─── Text segment ───
Welcome to the second part of our Meta Learning — A path to Artificial General Intelligence Series. Hope you’re all set with the Metric-Based Meta Learning. Now let’s dive into the new type, Model-based.

The Model-Based method is entirely different from Metric-based techniques. They make no assumption about maximising probability of the true class. Instead, the focus is on making the parameter-update/adaptability on new data faster using specific model architectures which generalise. In this section, we will look at models which are better at generalisation and to some extent, reasoning too.

Memory Augmented Neural Networks (MANN)

A computer uses three fundamental mechanisms to operate — arithmetic operations, logical flow control and external memory. They have long-term storage as well as short-term storage in the form of working memory (RAM). We humans use memory to retrieve facts from past experiences and put together different facts for inference and reasoning. The Machine learning community has largely neglected the use of external memory for solving problems to a large extent. Although RNNs have internal memory and it’s a whole another kind. Making use of external memory gives extra powers to models in terms of adaptability to new tasks by just accumulating new information in its working memory. MANNs are a class of models which learn to do just that by using attention-based mechanisms to operate on its memory and infer. We know traditional NNs such as RNNs and LSTMs have a memory concept. Unlike these, MANNs don’t need to remember large amounts of data, they just need to learn to operate on an external memory and infer from it. Usually, this is achieved by using attention-based techniques.
───
**Your objective**
Echo the passage on model-based meta learning word for word between "Welcome to the" and "new type, Model-based.", inclusive.
─── Information provided ───
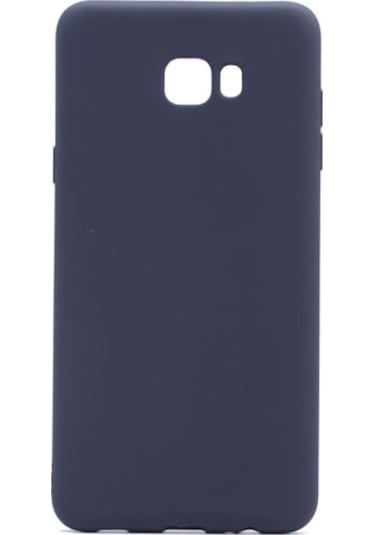 Samsung Uyumlu Galaxy C9 Pro Kilif Mat Estetik Silikon Siyah 251607806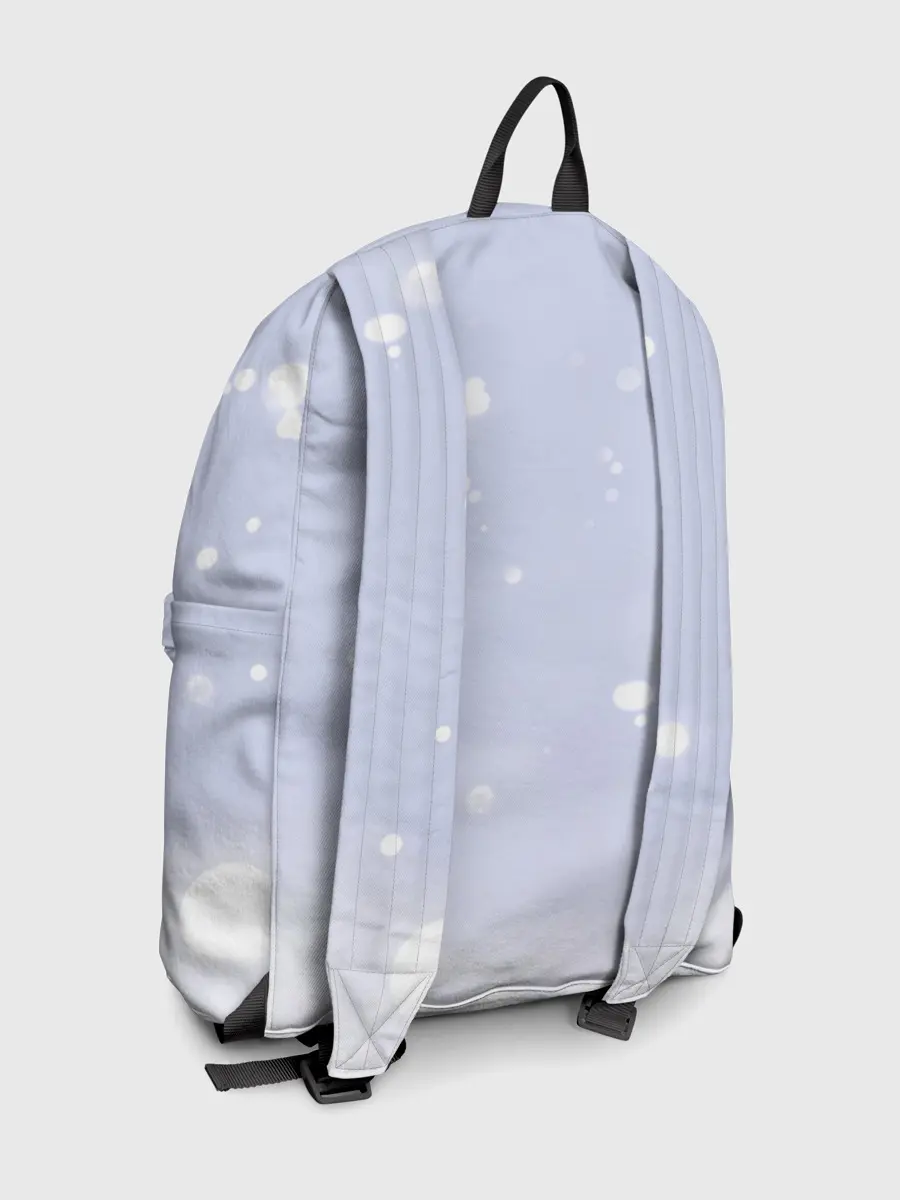 Рюкзак джинсовый / Hatsune Miku. Winter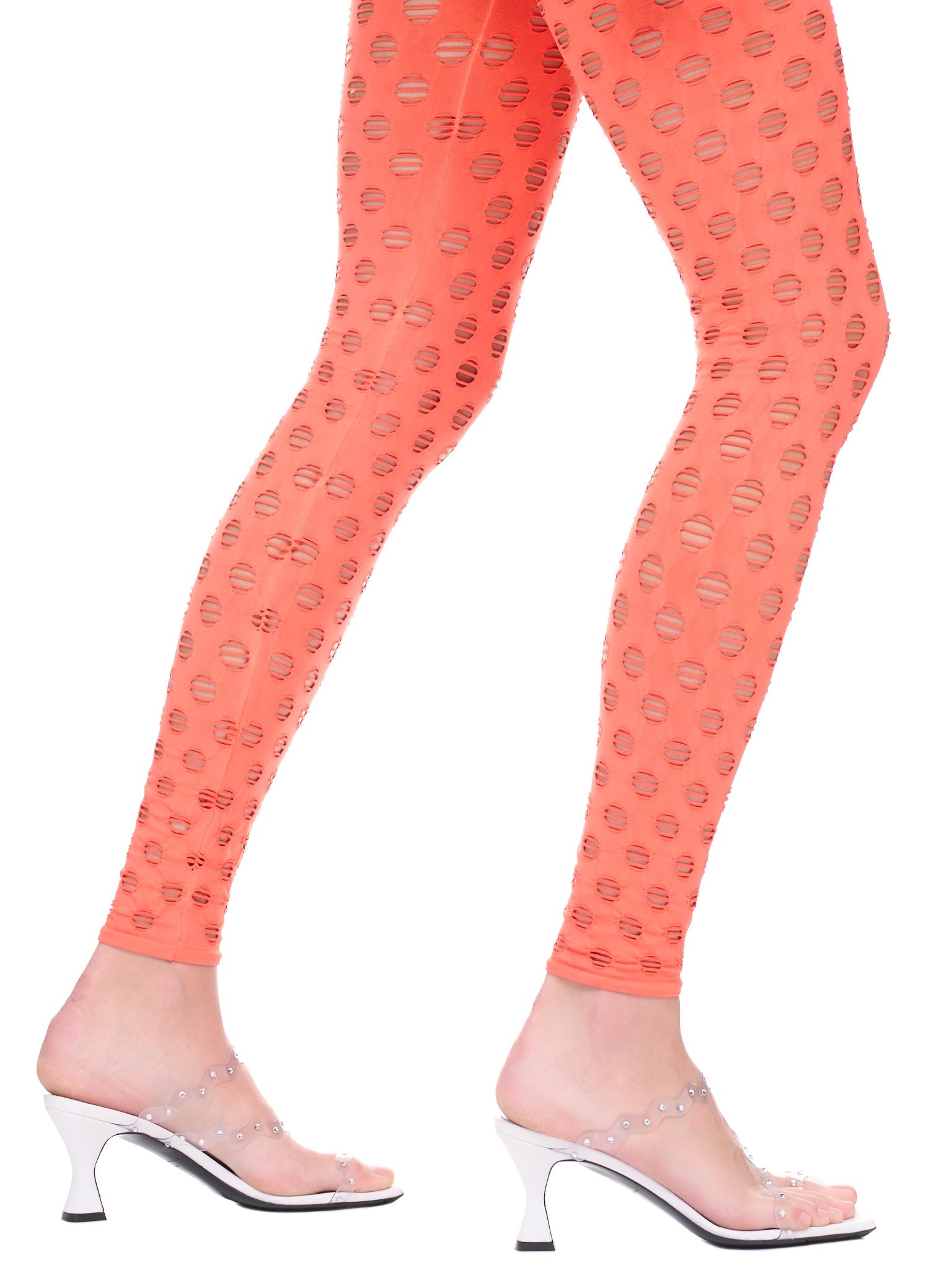 Perforated Leggings - 4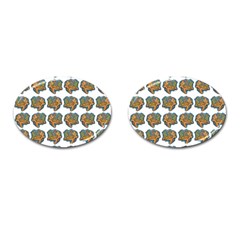 Tommyturt Cufflinks (oval) by ArtByAng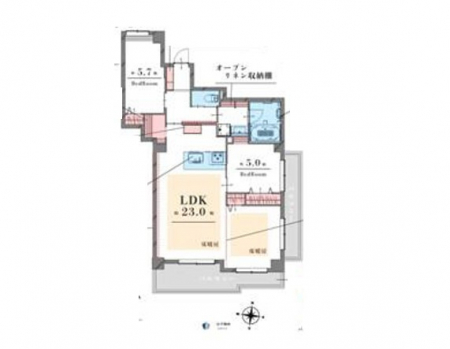 �Ԏ��}�i�̂P�}���V�����j�@�Ԏ��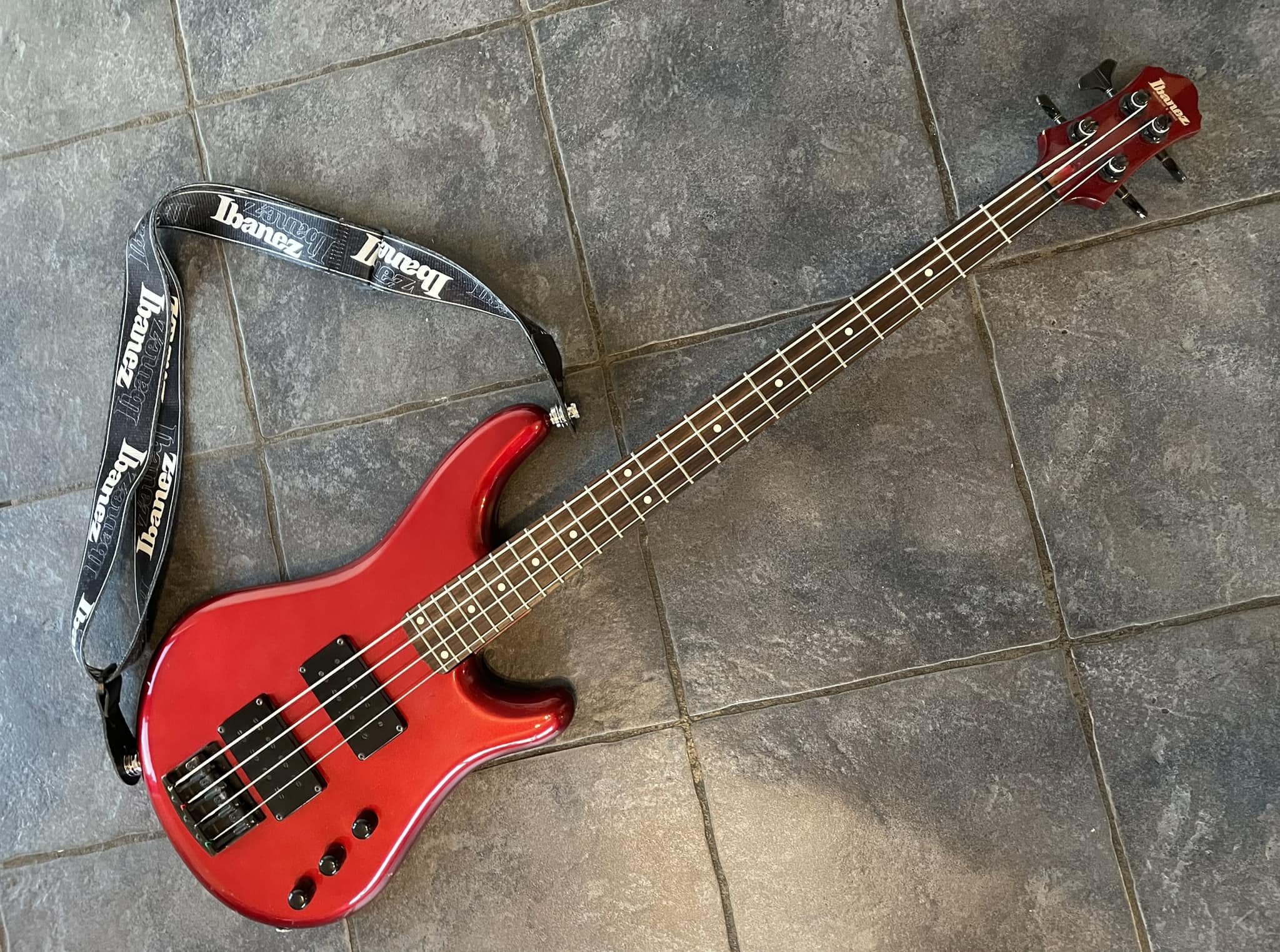 Ibanez rb850 bass guitar experience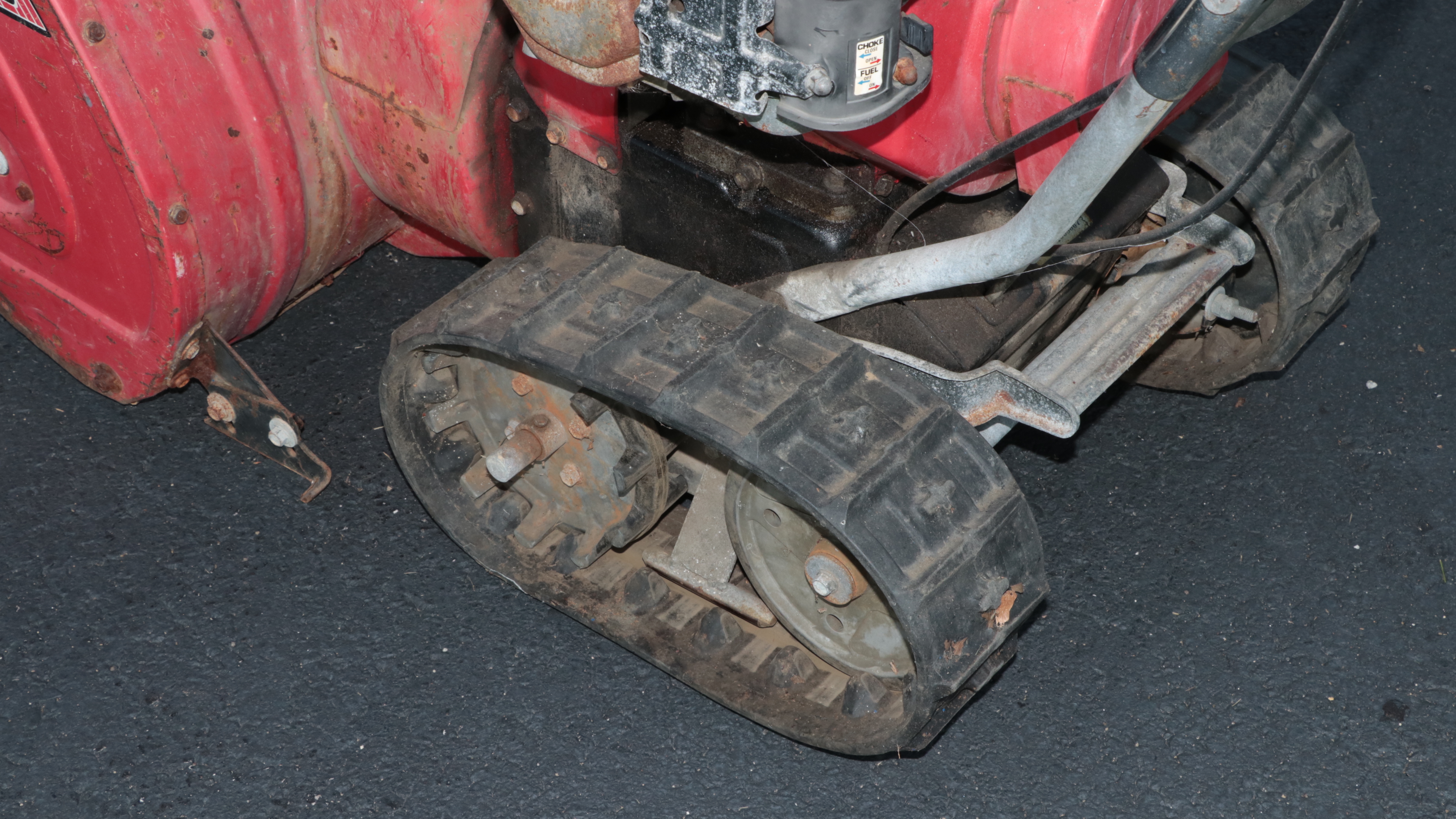 Honda HS80 Snowblower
───
**Completed exercise**
Welcome to the second part of our Meta Learning — A path to Artificial General Intelligence Series. Hope you’re all set with the Metric-Based Meta Learning. Now let’s dive into the new type, Model-based.